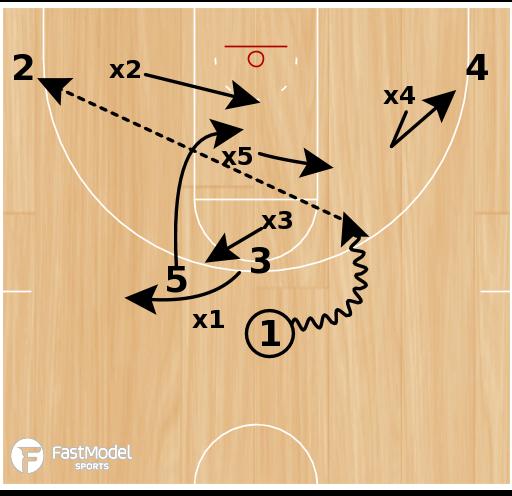 Basketball Play - Wichita State Stack Spread P/R ATO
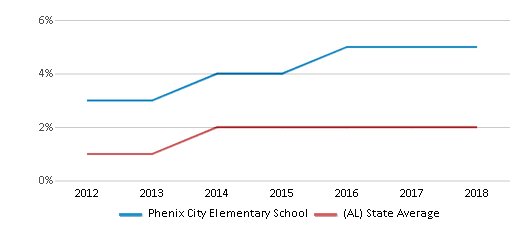 This chart display the percentage of students of two or more races in Phenix City Elementary School and the percentage of public school students of two or more races in Alabama by year, with the latest 2017-18 school year data.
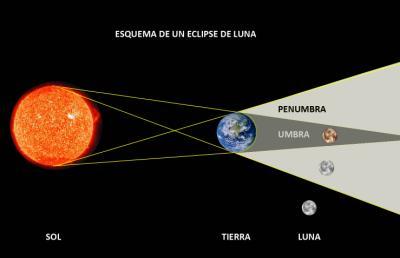 eclipse14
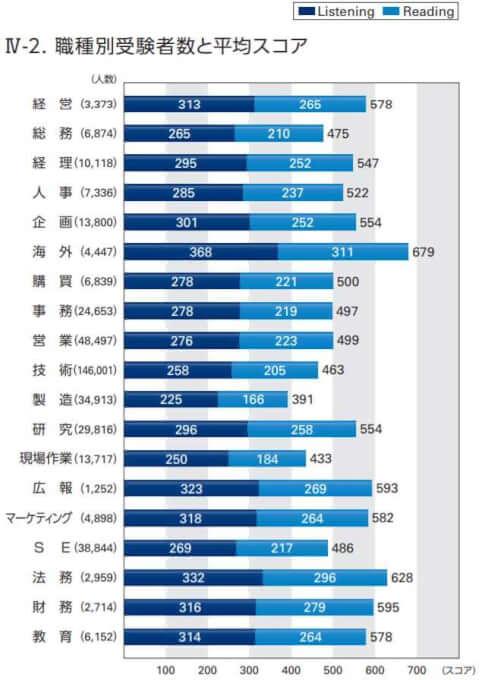 TOEIC職種別受験者数と平均スコア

──────

## INSTRUCTIONS FOR THE TASK
The data above must be written out again without alteration, and the pictures in them must be excluded.

## RESPONSE
 Basketball Play - Wichita State Stack Spread P/R ATO
 This chart display the percentage of students of two or more races in Phenix City Elementary School and the percentage of public school students of two or more races in Alabama by year, with the latest 2017-18 school year data.
 eclipse14
 TOEIC職種別受験者数と平均スコア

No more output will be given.